> Document extract
NGA admits some of these blunders and warn that taxpayers are in for a shakedown well after any national economic growth: “Even when recovery begins in the 2014–2015 period, states will be faced with a huge ‘over hang’ in needs and will have to accelerate payments into their retiree pension and health care trust funds, as well as fund deferred maintenance and technology and infrastructure investments. They will also have to rebuild contingency or rainy day funds. All of these needs were postponed or deferred during the 2009-2011 period and will have to be made up toward the end of the decade. According to a 2007 Pew Center on the States report, states have an outstanding liability of about $2.73 trillion in employee retirement, health and other benefits coming due over the next several decades, of which more than $731 billion is unfunded.”
Guess what? Things have gotten worse since 2007; more than a couple of trillion dollars worse just for pensions and retiree health benefits alone.
Orin Kramer, chief executive of New Jersey’s beleaguered pension fund, told the Financial Times this week America’s total state pension unfunded liability is more than $2 trillion.
And the Government Accountability Office just released a study showing a minimum $530 billion deficit for retirees’ Other Post Employment Benefits, though GAO experts said that number is too low.
According to the American Society of Civil Engineers, America needs to invest $2.2 trillion over the next five years just to fix and replace “critical infrastructure” beyond its “design life.” That means crumbling bridges, roads, mass transit and water systems, dangerous dams and spewing sewage.

> Records
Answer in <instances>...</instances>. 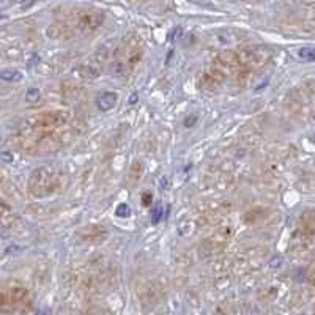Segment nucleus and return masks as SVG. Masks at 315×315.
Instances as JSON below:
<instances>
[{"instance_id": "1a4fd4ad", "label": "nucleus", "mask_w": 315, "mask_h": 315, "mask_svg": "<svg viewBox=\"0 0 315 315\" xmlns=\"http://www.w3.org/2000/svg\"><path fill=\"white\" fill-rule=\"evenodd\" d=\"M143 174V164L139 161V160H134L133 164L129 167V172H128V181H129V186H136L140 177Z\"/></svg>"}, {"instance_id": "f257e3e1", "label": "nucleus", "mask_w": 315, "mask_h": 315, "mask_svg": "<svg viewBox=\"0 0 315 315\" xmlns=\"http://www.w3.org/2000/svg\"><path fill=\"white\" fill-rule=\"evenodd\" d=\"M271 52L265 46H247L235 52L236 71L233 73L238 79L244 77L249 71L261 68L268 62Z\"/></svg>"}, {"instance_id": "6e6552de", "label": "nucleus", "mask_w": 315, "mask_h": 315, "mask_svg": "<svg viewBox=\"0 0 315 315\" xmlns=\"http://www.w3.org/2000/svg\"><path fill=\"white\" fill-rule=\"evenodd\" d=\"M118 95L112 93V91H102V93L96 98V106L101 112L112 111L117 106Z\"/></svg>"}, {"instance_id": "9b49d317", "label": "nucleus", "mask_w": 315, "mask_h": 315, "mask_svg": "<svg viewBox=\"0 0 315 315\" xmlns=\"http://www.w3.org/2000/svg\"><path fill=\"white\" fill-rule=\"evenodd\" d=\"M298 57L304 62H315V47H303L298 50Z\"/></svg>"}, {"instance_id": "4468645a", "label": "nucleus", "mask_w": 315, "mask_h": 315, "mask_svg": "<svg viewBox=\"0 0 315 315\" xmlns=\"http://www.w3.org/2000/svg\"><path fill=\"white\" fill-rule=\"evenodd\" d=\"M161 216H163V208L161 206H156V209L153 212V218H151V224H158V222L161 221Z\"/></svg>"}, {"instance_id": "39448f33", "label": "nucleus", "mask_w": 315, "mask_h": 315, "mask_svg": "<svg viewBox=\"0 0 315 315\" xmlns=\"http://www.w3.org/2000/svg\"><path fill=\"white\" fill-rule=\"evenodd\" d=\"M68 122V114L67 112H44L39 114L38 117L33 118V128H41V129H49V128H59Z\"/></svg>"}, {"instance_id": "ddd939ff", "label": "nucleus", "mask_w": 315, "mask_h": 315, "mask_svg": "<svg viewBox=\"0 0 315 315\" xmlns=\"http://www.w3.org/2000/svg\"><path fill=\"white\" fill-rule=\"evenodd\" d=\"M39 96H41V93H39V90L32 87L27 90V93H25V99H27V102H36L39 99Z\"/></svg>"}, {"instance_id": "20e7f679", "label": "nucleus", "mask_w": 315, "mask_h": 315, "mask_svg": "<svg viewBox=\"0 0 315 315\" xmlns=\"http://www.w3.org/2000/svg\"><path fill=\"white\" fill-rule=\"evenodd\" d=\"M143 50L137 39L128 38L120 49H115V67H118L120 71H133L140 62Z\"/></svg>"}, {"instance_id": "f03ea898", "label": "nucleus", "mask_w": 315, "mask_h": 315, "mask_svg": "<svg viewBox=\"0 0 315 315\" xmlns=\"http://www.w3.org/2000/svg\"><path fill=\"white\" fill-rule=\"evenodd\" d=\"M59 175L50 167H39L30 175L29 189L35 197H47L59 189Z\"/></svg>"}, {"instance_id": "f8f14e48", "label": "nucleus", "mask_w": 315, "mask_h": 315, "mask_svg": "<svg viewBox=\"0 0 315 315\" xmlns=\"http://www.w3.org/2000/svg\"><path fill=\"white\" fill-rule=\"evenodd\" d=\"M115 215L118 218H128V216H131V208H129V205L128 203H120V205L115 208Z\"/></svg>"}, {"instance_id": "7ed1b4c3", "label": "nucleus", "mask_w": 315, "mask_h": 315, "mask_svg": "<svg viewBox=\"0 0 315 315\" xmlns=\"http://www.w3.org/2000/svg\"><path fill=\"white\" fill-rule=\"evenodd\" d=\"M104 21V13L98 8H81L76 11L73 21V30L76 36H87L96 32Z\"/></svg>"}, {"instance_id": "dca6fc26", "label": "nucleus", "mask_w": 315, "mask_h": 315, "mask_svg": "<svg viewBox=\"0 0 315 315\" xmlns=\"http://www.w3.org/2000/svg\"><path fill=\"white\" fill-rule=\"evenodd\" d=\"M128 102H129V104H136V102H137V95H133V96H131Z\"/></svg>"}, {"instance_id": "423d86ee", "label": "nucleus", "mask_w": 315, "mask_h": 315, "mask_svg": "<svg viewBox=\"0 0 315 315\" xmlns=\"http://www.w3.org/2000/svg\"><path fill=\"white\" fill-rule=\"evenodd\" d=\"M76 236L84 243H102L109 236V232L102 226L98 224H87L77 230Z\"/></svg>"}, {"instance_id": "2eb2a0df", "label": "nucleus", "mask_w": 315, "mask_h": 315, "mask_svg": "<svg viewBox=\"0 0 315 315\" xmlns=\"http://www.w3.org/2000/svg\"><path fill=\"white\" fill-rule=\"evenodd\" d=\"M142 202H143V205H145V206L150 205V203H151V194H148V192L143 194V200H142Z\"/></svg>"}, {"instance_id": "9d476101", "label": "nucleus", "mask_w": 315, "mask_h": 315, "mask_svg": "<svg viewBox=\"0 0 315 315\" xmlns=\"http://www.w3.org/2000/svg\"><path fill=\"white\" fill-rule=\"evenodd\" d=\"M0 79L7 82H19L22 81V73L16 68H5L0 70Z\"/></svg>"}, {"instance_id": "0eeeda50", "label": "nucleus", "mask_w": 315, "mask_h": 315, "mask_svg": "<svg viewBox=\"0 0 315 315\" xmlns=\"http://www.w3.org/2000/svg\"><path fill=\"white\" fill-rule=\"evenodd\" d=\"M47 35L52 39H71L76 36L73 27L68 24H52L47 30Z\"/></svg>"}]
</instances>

> What is asked
1. Say whether each statement agrees with the passage on state pension and infrastructure costs, answering yes or no and quoting the exact words from the passage that settle it. (a) The Pew Center report found that more than $731 billion of what states owe in benefits is unfunded. (b) GAO experts thought the $530 billion figure was too high. (c) The American Society of Civil Engineers says $2.2 trillion must be invested over the next ten years.
2. Extend the passage on state pension and infrastructure costs, picking up after its last sentence.

> Final answers
1.
(a) Yes: "of which more than $731 billion is unfunded."
(b) No: "though GAO experts said that number is too low."
(c) No: "America needs to invest $2.2 trillion over the next five years"

2.
The day of reckoning is upon us. Don’t count on the governors and legislators who have done this to us taking any of the cost out of their paychecks and benefits.
Don’t even count on them telling us about it. Two quick bipartisan egregious examples:
Republican California Gov. Arnold Schwarzenegger and Democrat David Paterson of New York gave their state of the state speeches Wednesday without including these huge hidden deficits.
Schwarzenegger put his state’s operating deficit at $20 billion and called for reform of “unsustainable” pension benefits going forward, but did not specifically include the minimum $62 billion in liability for retiree health benefits and Zero dollars set aside to pay it even though California increased taxes $10 billion last year.
Paterson, facing an estimated $8 billion operating deficit, did not mention the $51 billion minimum retiree health care liability and, again, the Zero funding, though he also did call for reform of the state’s notoriously corrupt pension system. New York increased taxes more than $6 billion last year.
If these two speeches are any indication of how honest governors are going to be with taxpayers about the mess they’ve gotten us into, we would be safe to expect every governor and every legislature to deceive us.
According to the Center on Budget and Policy Priorities, the fiscal crisis of the states could quench any spark of national economic recovery.
Increasing taxes to pay for such government folly will guarantee it.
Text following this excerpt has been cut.